CFC rule (Articles 7 and 8 ATAD)
Although Germany’s CFC rules were introduced in 1973 and have been amended frequently, the current rules have been criticized for no longer reflecting economic reality. Even before the ATAD was finalized, the German government announced that it is working on an overhaul of the CFC rules (the details of which are still unclear). Based on the rules contained in the ATAD, the most notable changes that could be expected if the German legislature intends to align the German CFC rules to the ATAD are the following:
- The German CFC rules currently define low-taxed income as income of the CFC that is subject to an effective tax burden of less than 25%. Article 7(1) lit. b of the ATAD defines "minimum taxation” as a case where the CFC is taxed at less than 50% of the effective tax rate in the parent company member state. However, since the ATAD prescribes only a minimum level of protection, Germany will not have to amend its CFC rules where those rules are stricter than the ATAD. Germany, therefore, should be allowed to keep the definition of low taxation at the current level of 25% (even if this is heavily criticized as being too high).
- Under current CFC rules, dividends (generally) and capital gains from the sale of shares (under certain circumstances) are treated as active income and, therefore, need not be included under the CFC rules. However, based on article 7(2) lit. a of the ATAD, dividends and capital gains will have to be included under the CFC rules in the future.
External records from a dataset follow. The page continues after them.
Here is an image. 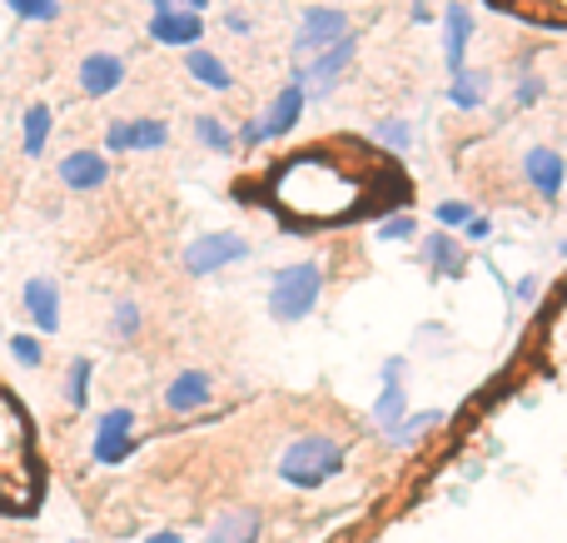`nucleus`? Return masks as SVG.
Listing matches in <instances>:
<instances>
[{
	"label": "nucleus",
	"instance_id": "nucleus-36",
	"mask_svg": "<svg viewBox=\"0 0 567 543\" xmlns=\"http://www.w3.org/2000/svg\"><path fill=\"white\" fill-rule=\"evenodd\" d=\"M518 299H538V279H518Z\"/></svg>",
	"mask_w": 567,
	"mask_h": 543
},
{
	"label": "nucleus",
	"instance_id": "nucleus-30",
	"mask_svg": "<svg viewBox=\"0 0 567 543\" xmlns=\"http://www.w3.org/2000/svg\"><path fill=\"white\" fill-rule=\"evenodd\" d=\"M468 219H473V205H468V199H443V205H439V225H443V229H463Z\"/></svg>",
	"mask_w": 567,
	"mask_h": 543
},
{
	"label": "nucleus",
	"instance_id": "nucleus-15",
	"mask_svg": "<svg viewBox=\"0 0 567 543\" xmlns=\"http://www.w3.org/2000/svg\"><path fill=\"white\" fill-rule=\"evenodd\" d=\"M523 175H528V185L538 189L543 199H553V195H563V185H567V160L548 145H533L528 155H523Z\"/></svg>",
	"mask_w": 567,
	"mask_h": 543
},
{
	"label": "nucleus",
	"instance_id": "nucleus-5",
	"mask_svg": "<svg viewBox=\"0 0 567 543\" xmlns=\"http://www.w3.org/2000/svg\"><path fill=\"white\" fill-rule=\"evenodd\" d=\"M140 449V439H135V409H105L100 414V424H95V444H90V459H95L100 469H115V464H125L130 454Z\"/></svg>",
	"mask_w": 567,
	"mask_h": 543
},
{
	"label": "nucleus",
	"instance_id": "nucleus-29",
	"mask_svg": "<svg viewBox=\"0 0 567 543\" xmlns=\"http://www.w3.org/2000/svg\"><path fill=\"white\" fill-rule=\"evenodd\" d=\"M20 20H55L60 16V0H6Z\"/></svg>",
	"mask_w": 567,
	"mask_h": 543
},
{
	"label": "nucleus",
	"instance_id": "nucleus-19",
	"mask_svg": "<svg viewBox=\"0 0 567 543\" xmlns=\"http://www.w3.org/2000/svg\"><path fill=\"white\" fill-rule=\"evenodd\" d=\"M20 305H25L30 325H35L40 335H60V289L50 285V279H30Z\"/></svg>",
	"mask_w": 567,
	"mask_h": 543
},
{
	"label": "nucleus",
	"instance_id": "nucleus-33",
	"mask_svg": "<svg viewBox=\"0 0 567 543\" xmlns=\"http://www.w3.org/2000/svg\"><path fill=\"white\" fill-rule=\"evenodd\" d=\"M235 140H239V145H245V150L265 145V120H259V115H255V120H245V125H239V135H235Z\"/></svg>",
	"mask_w": 567,
	"mask_h": 543
},
{
	"label": "nucleus",
	"instance_id": "nucleus-24",
	"mask_svg": "<svg viewBox=\"0 0 567 543\" xmlns=\"http://www.w3.org/2000/svg\"><path fill=\"white\" fill-rule=\"evenodd\" d=\"M90 375H95V365H90V359H70V369H65V404L75 409V414H85V409H90Z\"/></svg>",
	"mask_w": 567,
	"mask_h": 543
},
{
	"label": "nucleus",
	"instance_id": "nucleus-21",
	"mask_svg": "<svg viewBox=\"0 0 567 543\" xmlns=\"http://www.w3.org/2000/svg\"><path fill=\"white\" fill-rule=\"evenodd\" d=\"M50 125H55V115H50V105H40V100H35V105L25 110V120H20V150H25L30 160H35L40 150L50 145Z\"/></svg>",
	"mask_w": 567,
	"mask_h": 543
},
{
	"label": "nucleus",
	"instance_id": "nucleus-18",
	"mask_svg": "<svg viewBox=\"0 0 567 543\" xmlns=\"http://www.w3.org/2000/svg\"><path fill=\"white\" fill-rule=\"evenodd\" d=\"M105 180H110V160L100 150H70L60 160V185H70V189H100Z\"/></svg>",
	"mask_w": 567,
	"mask_h": 543
},
{
	"label": "nucleus",
	"instance_id": "nucleus-16",
	"mask_svg": "<svg viewBox=\"0 0 567 543\" xmlns=\"http://www.w3.org/2000/svg\"><path fill=\"white\" fill-rule=\"evenodd\" d=\"M419 259L429 265V275H433V279H458L463 269H468V249H463L458 239L449 235V229H439V235L423 239Z\"/></svg>",
	"mask_w": 567,
	"mask_h": 543
},
{
	"label": "nucleus",
	"instance_id": "nucleus-23",
	"mask_svg": "<svg viewBox=\"0 0 567 543\" xmlns=\"http://www.w3.org/2000/svg\"><path fill=\"white\" fill-rule=\"evenodd\" d=\"M195 140L205 150H215V155H235V150H239L235 130H229L225 120H215V115H195Z\"/></svg>",
	"mask_w": 567,
	"mask_h": 543
},
{
	"label": "nucleus",
	"instance_id": "nucleus-4",
	"mask_svg": "<svg viewBox=\"0 0 567 543\" xmlns=\"http://www.w3.org/2000/svg\"><path fill=\"white\" fill-rule=\"evenodd\" d=\"M245 259H249V239L235 235V229H215V235H199L185 245V269L195 279L219 275L229 265H245Z\"/></svg>",
	"mask_w": 567,
	"mask_h": 543
},
{
	"label": "nucleus",
	"instance_id": "nucleus-22",
	"mask_svg": "<svg viewBox=\"0 0 567 543\" xmlns=\"http://www.w3.org/2000/svg\"><path fill=\"white\" fill-rule=\"evenodd\" d=\"M488 100V75L483 70H463V75L449 80V105L453 110H478Z\"/></svg>",
	"mask_w": 567,
	"mask_h": 543
},
{
	"label": "nucleus",
	"instance_id": "nucleus-35",
	"mask_svg": "<svg viewBox=\"0 0 567 543\" xmlns=\"http://www.w3.org/2000/svg\"><path fill=\"white\" fill-rule=\"evenodd\" d=\"M145 543H185V534H179V529H155Z\"/></svg>",
	"mask_w": 567,
	"mask_h": 543
},
{
	"label": "nucleus",
	"instance_id": "nucleus-17",
	"mask_svg": "<svg viewBox=\"0 0 567 543\" xmlns=\"http://www.w3.org/2000/svg\"><path fill=\"white\" fill-rule=\"evenodd\" d=\"M303 105H309V90H303L299 80H289V85H284L279 95H275V105H269L265 115H259V120H265V140L289 135V130L303 120Z\"/></svg>",
	"mask_w": 567,
	"mask_h": 543
},
{
	"label": "nucleus",
	"instance_id": "nucleus-7",
	"mask_svg": "<svg viewBox=\"0 0 567 543\" xmlns=\"http://www.w3.org/2000/svg\"><path fill=\"white\" fill-rule=\"evenodd\" d=\"M353 50H359V35L349 30V35H343L339 45L323 50V55L313 60V65H293V80H299V85L309 90V95H333V85H339V75L349 70Z\"/></svg>",
	"mask_w": 567,
	"mask_h": 543
},
{
	"label": "nucleus",
	"instance_id": "nucleus-3",
	"mask_svg": "<svg viewBox=\"0 0 567 543\" xmlns=\"http://www.w3.org/2000/svg\"><path fill=\"white\" fill-rule=\"evenodd\" d=\"M323 295V269L313 259H299V265H284L269 279V319L275 325H299V319L313 315Z\"/></svg>",
	"mask_w": 567,
	"mask_h": 543
},
{
	"label": "nucleus",
	"instance_id": "nucleus-28",
	"mask_svg": "<svg viewBox=\"0 0 567 543\" xmlns=\"http://www.w3.org/2000/svg\"><path fill=\"white\" fill-rule=\"evenodd\" d=\"M10 359H16L20 369H40L45 365V345H40L35 335H10Z\"/></svg>",
	"mask_w": 567,
	"mask_h": 543
},
{
	"label": "nucleus",
	"instance_id": "nucleus-32",
	"mask_svg": "<svg viewBox=\"0 0 567 543\" xmlns=\"http://www.w3.org/2000/svg\"><path fill=\"white\" fill-rule=\"evenodd\" d=\"M513 100H518V105H538V100H543V80L523 70V75H518V95H513Z\"/></svg>",
	"mask_w": 567,
	"mask_h": 543
},
{
	"label": "nucleus",
	"instance_id": "nucleus-38",
	"mask_svg": "<svg viewBox=\"0 0 567 543\" xmlns=\"http://www.w3.org/2000/svg\"><path fill=\"white\" fill-rule=\"evenodd\" d=\"M179 6H185V10H195V16H199V10H209V0H179Z\"/></svg>",
	"mask_w": 567,
	"mask_h": 543
},
{
	"label": "nucleus",
	"instance_id": "nucleus-9",
	"mask_svg": "<svg viewBox=\"0 0 567 543\" xmlns=\"http://www.w3.org/2000/svg\"><path fill=\"white\" fill-rule=\"evenodd\" d=\"M75 80H80V95L105 100V95H115L120 80H125V60H120L115 50H90V55L80 60Z\"/></svg>",
	"mask_w": 567,
	"mask_h": 543
},
{
	"label": "nucleus",
	"instance_id": "nucleus-12",
	"mask_svg": "<svg viewBox=\"0 0 567 543\" xmlns=\"http://www.w3.org/2000/svg\"><path fill=\"white\" fill-rule=\"evenodd\" d=\"M209 399H215V379H209V369H179L165 389L169 414H195V409H205Z\"/></svg>",
	"mask_w": 567,
	"mask_h": 543
},
{
	"label": "nucleus",
	"instance_id": "nucleus-31",
	"mask_svg": "<svg viewBox=\"0 0 567 543\" xmlns=\"http://www.w3.org/2000/svg\"><path fill=\"white\" fill-rule=\"evenodd\" d=\"M413 235H419L413 215H393V219H383V225H379V239H383V245H393V239H413Z\"/></svg>",
	"mask_w": 567,
	"mask_h": 543
},
{
	"label": "nucleus",
	"instance_id": "nucleus-2",
	"mask_svg": "<svg viewBox=\"0 0 567 543\" xmlns=\"http://www.w3.org/2000/svg\"><path fill=\"white\" fill-rule=\"evenodd\" d=\"M343 464H349V449L339 444V439L329 434H299L284 444L279 454V479L289 489H323L333 474H343Z\"/></svg>",
	"mask_w": 567,
	"mask_h": 543
},
{
	"label": "nucleus",
	"instance_id": "nucleus-34",
	"mask_svg": "<svg viewBox=\"0 0 567 543\" xmlns=\"http://www.w3.org/2000/svg\"><path fill=\"white\" fill-rule=\"evenodd\" d=\"M463 235H468V239H488V235H493V219L473 215V219H468V225H463Z\"/></svg>",
	"mask_w": 567,
	"mask_h": 543
},
{
	"label": "nucleus",
	"instance_id": "nucleus-11",
	"mask_svg": "<svg viewBox=\"0 0 567 543\" xmlns=\"http://www.w3.org/2000/svg\"><path fill=\"white\" fill-rule=\"evenodd\" d=\"M169 140L165 120H110L105 125V150L125 155V150H159Z\"/></svg>",
	"mask_w": 567,
	"mask_h": 543
},
{
	"label": "nucleus",
	"instance_id": "nucleus-14",
	"mask_svg": "<svg viewBox=\"0 0 567 543\" xmlns=\"http://www.w3.org/2000/svg\"><path fill=\"white\" fill-rule=\"evenodd\" d=\"M259 539H265L259 509H219L205 529V543H259Z\"/></svg>",
	"mask_w": 567,
	"mask_h": 543
},
{
	"label": "nucleus",
	"instance_id": "nucleus-20",
	"mask_svg": "<svg viewBox=\"0 0 567 543\" xmlns=\"http://www.w3.org/2000/svg\"><path fill=\"white\" fill-rule=\"evenodd\" d=\"M185 70L199 80L205 90H235V75H229V65L215 55V50H185Z\"/></svg>",
	"mask_w": 567,
	"mask_h": 543
},
{
	"label": "nucleus",
	"instance_id": "nucleus-13",
	"mask_svg": "<svg viewBox=\"0 0 567 543\" xmlns=\"http://www.w3.org/2000/svg\"><path fill=\"white\" fill-rule=\"evenodd\" d=\"M468 40H473V10L449 6L443 10V65H449V80L468 70Z\"/></svg>",
	"mask_w": 567,
	"mask_h": 543
},
{
	"label": "nucleus",
	"instance_id": "nucleus-37",
	"mask_svg": "<svg viewBox=\"0 0 567 543\" xmlns=\"http://www.w3.org/2000/svg\"><path fill=\"white\" fill-rule=\"evenodd\" d=\"M225 25L235 30V35H245V30H249V20H245V16H225Z\"/></svg>",
	"mask_w": 567,
	"mask_h": 543
},
{
	"label": "nucleus",
	"instance_id": "nucleus-26",
	"mask_svg": "<svg viewBox=\"0 0 567 543\" xmlns=\"http://www.w3.org/2000/svg\"><path fill=\"white\" fill-rule=\"evenodd\" d=\"M140 325H145V315H140L135 299H115V309H110V335H115V339H135Z\"/></svg>",
	"mask_w": 567,
	"mask_h": 543
},
{
	"label": "nucleus",
	"instance_id": "nucleus-8",
	"mask_svg": "<svg viewBox=\"0 0 567 543\" xmlns=\"http://www.w3.org/2000/svg\"><path fill=\"white\" fill-rule=\"evenodd\" d=\"M403 359H383V395L373 399V424L383 429V434H393V429L409 419V389H403Z\"/></svg>",
	"mask_w": 567,
	"mask_h": 543
},
{
	"label": "nucleus",
	"instance_id": "nucleus-10",
	"mask_svg": "<svg viewBox=\"0 0 567 543\" xmlns=\"http://www.w3.org/2000/svg\"><path fill=\"white\" fill-rule=\"evenodd\" d=\"M199 35H205V16H195V10H185V6H169V10L150 16V40H159V45L195 50Z\"/></svg>",
	"mask_w": 567,
	"mask_h": 543
},
{
	"label": "nucleus",
	"instance_id": "nucleus-39",
	"mask_svg": "<svg viewBox=\"0 0 567 543\" xmlns=\"http://www.w3.org/2000/svg\"><path fill=\"white\" fill-rule=\"evenodd\" d=\"M70 543H90V539H70Z\"/></svg>",
	"mask_w": 567,
	"mask_h": 543
},
{
	"label": "nucleus",
	"instance_id": "nucleus-27",
	"mask_svg": "<svg viewBox=\"0 0 567 543\" xmlns=\"http://www.w3.org/2000/svg\"><path fill=\"white\" fill-rule=\"evenodd\" d=\"M433 424H443V409H423V414H413V409H409V419H403V424L393 429L389 439L403 449V444H413V439H419V434H429Z\"/></svg>",
	"mask_w": 567,
	"mask_h": 543
},
{
	"label": "nucleus",
	"instance_id": "nucleus-1",
	"mask_svg": "<svg viewBox=\"0 0 567 543\" xmlns=\"http://www.w3.org/2000/svg\"><path fill=\"white\" fill-rule=\"evenodd\" d=\"M45 494V469H40L35 424L25 404L0 385V509L6 514H30Z\"/></svg>",
	"mask_w": 567,
	"mask_h": 543
},
{
	"label": "nucleus",
	"instance_id": "nucleus-25",
	"mask_svg": "<svg viewBox=\"0 0 567 543\" xmlns=\"http://www.w3.org/2000/svg\"><path fill=\"white\" fill-rule=\"evenodd\" d=\"M373 140H379L383 150H393V155H409L413 150V125L409 120H379V125H373Z\"/></svg>",
	"mask_w": 567,
	"mask_h": 543
},
{
	"label": "nucleus",
	"instance_id": "nucleus-6",
	"mask_svg": "<svg viewBox=\"0 0 567 543\" xmlns=\"http://www.w3.org/2000/svg\"><path fill=\"white\" fill-rule=\"evenodd\" d=\"M349 35V16L333 6H309L299 20V35H293V60L313 55V50H329Z\"/></svg>",
	"mask_w": 567,
	"mask_h": 543
}]
</instances>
How such an inclusion will fit into the overall structure of the current German CFC rules remains to be seen.
- As an alternative to the categorical approach of defining passive income, the ATAD allows member states to implement CFC rules so that they target income from non-genuine arrangements (article 7 (2) lit. b), which means that the CFC would not have owned the assets or have taken the risk if it were not controlled by a company with the significant “people functions.” Such a category does not exist under the current German CFC rules, and it is unlikely that Germany will substantially modify its current approach.
- Article 8(4) of the ATAD provides that CFC income must be included in the tax period of the taxpayer in which the tax year of the entity ends. However, under the current German CFC rules, the income of the CFC has to be included at the taxpayer level only after the fiscal year of the entity has ended.
Hybrid mismatches (Article 9 ATAD)
Germany introduced an anti-hybrid rule in 2013, under which the 95% participation exemption for dividends is denied if the payment qualifies as a tax-deductible expense for local country purposes at the level of the payer. An anti-hybrid rule for outbound payments covering double-deduction and deduction-no inclusion scenarios has been under discussion since 2014. A first draft law was published at the end of 2014, but has never been enacted. The German legislature has announced it will introduce an anti-hybrid rule for outbound payments that is in line with the BEPS recommendations and the ATAD, either later in 2016 or early in 2017. Details are still unclear but, based on the short description in the ATAD, the German legislature should have broad discretion in implementing such a rule.
It unlikely that all measures described in the ATAD will be introduced into German tax law at the same time. The most eagerly-awaited measure is likely to be the implementation of an anti-hybrid rule based on article 9 of the ATAD.